Menter Lingkungan Hidup Hanif Faisol Nurofiq saat kunjungan ke Riau (dok Gapki)

JAYAKARTA NEWS – Kementerian Lingkungan Hidup menggandeng Gabungan Pengusaha Kelapa Sawit Indonesia (GAPKI), Pemerintah Provinsi Riau dan segenap pemangku kepentingan melakukan kolaborasi untuk cegah munculnya titik-titik api menyambut musim kemarau 2025.

Hal itu dilakukan guna menjaga kelestarian lingkungan serta ekosistem di daerah-daerah dengan tingkat kekeringan yang tinggi.

Dalam kunjungannya ke salah satu anak usaha Astra Agro yakni PT Tirta Kimia Utama di Siak, Riau, Menteri Lingkungan Hidup Hanif Faisol Nurofiq mengapreasiasi atas konsistensi Astra Agro atas upaya pencegahan api.

Menurut Hanif, keterlibatan seluruh pihak dalam mencegah timbulnya titik api akibat musim kemarau sangat diperlukan.

“Kami sangat ingin (kesiapan) ini bisa diimplementasikan di semua lokasi,” kata Menteri Lingkungan Hidup, Hanif dalam keterangannya, seperti dikutip Selasa (13/5/2025).

Hanif mengatakan, penanggulangan karhutla akan dilakukan serius dan represif sebagaimana amanat undang-undang.

Karena itu, Kementerian Lingkungan Hidup sangat ingin berkoordinasi dengan semua pihak, termasuk, dengan melibatkan para anggota GAPKI.

“Oleh sebab itu dia menghimbau perusahaan-perusahaan sawit agar bergabung dengan GAPKI untuk memudahkan dalam penanganan kebakaran lahan,” ujar Menteri Lingkungan Hidup Hanif.

Sekjen GAPKI, Muhammad Hadi Sugeng, GAPKI menyambut baik ajakan dan konsolidasi yang didorong Kementerian Lingkungan Hidup.

GAPKI menilai bahwa pencegahan dan penanganan karhutla memang memerlukan kerja sama banyak pihak.

Dari data yang dikumpulkan GAPKI, setidaknya terdapat delapan provinsi di Indonesia yang rawan karhutla.
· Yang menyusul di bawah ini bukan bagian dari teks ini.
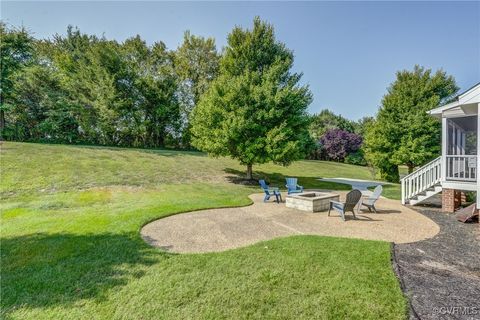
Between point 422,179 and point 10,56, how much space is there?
33.5 meters

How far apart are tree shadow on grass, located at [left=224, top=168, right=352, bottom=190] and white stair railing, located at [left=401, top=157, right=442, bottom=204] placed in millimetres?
5475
Selain Jambi, Sumatera Selatan, Kalimantan Barat, Kalimantan Tengah, Kalimantan Selatan, Kalimatan Timur dan Kalimantan Utara, juga provinsi Riau.
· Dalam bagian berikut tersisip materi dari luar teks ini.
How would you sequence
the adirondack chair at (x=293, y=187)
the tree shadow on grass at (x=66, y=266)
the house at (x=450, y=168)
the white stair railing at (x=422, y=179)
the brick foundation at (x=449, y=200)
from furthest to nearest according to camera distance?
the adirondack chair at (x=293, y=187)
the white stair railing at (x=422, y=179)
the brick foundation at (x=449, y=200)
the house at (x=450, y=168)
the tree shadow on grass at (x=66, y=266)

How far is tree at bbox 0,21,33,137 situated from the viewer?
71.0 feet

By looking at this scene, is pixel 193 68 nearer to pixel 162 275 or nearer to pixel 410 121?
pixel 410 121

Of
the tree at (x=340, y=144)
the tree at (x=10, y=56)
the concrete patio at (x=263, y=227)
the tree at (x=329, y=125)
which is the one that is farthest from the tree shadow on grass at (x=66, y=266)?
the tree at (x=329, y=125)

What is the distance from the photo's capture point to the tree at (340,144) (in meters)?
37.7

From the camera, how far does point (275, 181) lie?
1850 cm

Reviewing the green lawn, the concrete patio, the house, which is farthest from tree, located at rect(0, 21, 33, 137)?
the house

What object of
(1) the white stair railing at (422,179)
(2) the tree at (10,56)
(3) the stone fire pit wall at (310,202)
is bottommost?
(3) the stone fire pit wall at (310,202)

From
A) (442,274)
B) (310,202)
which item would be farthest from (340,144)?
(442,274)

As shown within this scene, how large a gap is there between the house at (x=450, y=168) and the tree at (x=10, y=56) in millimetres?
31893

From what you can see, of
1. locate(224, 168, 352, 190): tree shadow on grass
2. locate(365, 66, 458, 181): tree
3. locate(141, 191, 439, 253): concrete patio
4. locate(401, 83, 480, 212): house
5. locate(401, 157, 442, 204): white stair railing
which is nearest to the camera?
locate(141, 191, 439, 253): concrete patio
Hadi Sugeng mengatakan, GAPKI yang kini beranggotakan 752 perusahaan menyadari sumbangsih yang dapat diberikan industri sawit mengancam pembakaran lahan dan menghimbau serta menetapkan standar dalam penanganan karhutla bagi para anggotanya.

“Meskipun belum semua perusahaan sawit tergabung dengan GAPKI namun kami tetap merangkul seluruh stakeholder industri ini agar bersama-sama dalam pencegahan karhutla,” tegas Hadi Sugeng.

Hadi Sugeng menuturkan, GAPKI melakukan pencegahan Karhutla dengan merangkul multi pihak berbasis landscape, dengan melibatkan perusahaan sawit, lembaga pemerintah, dan badan yang terkait dan melibatkan Masyarakat Peduli Api (MPA).

Selain sosialisasi, perusahaan anggota GAPKI juga melakukan standardisasi sumber daya manusia melalui pelatihan dan sertifikasi.

Pencegahan Karhutla lainnya yakni dengan melakukan modifikasi cuaca serta membuat himbauan dan standar kelengkapan sarana dan prasarana dalam pencegahan maupun penanganan karhutla.

Pencegahan Karhutla meliputi memetakan area rawan titik api serta memastikan tersedianya sumber air di area tersebut.

Selain itu, perusahaan sawit juga telah memanfaatan teknologi drone dengan jangkauan terbang lebih dari 30 Kilometer.

“Selain kepatuhan terhadap regulasi, Sarana dan prasarana yang senantiasa tersedia dengan kondisi yang baik dan terawat telah dimiliki oleh perusahaan-perusahaan anggota GAPKI di seluruh Indonesia,” ungkap Hadi Sugeng.

Gubernur Riau, Abdul Wahid yang hadir pada kegiatan itu juga menyampaikan kesiapan provinsi dalam menghadapi ancaman karhutla. Kesiagaan provinsi dilandasi inisiatif dan semangat bahwa mencegah lebih baik dari pada memadamkan.

Sebagai bentuk pencegahan, Provinsi Riau juga sudah melakukan beberapa langkah. Di antaranya bekerja sama dengan Badan Meteorologi, Klimatologi dan Geofisika (BMKG) dan Badan Penanggulangan Bencana Daerah (BPBD).

Pihak provinsi melakukan semai hujan atau tabur garam di lahan-lahan yang berpotensi kebakaran.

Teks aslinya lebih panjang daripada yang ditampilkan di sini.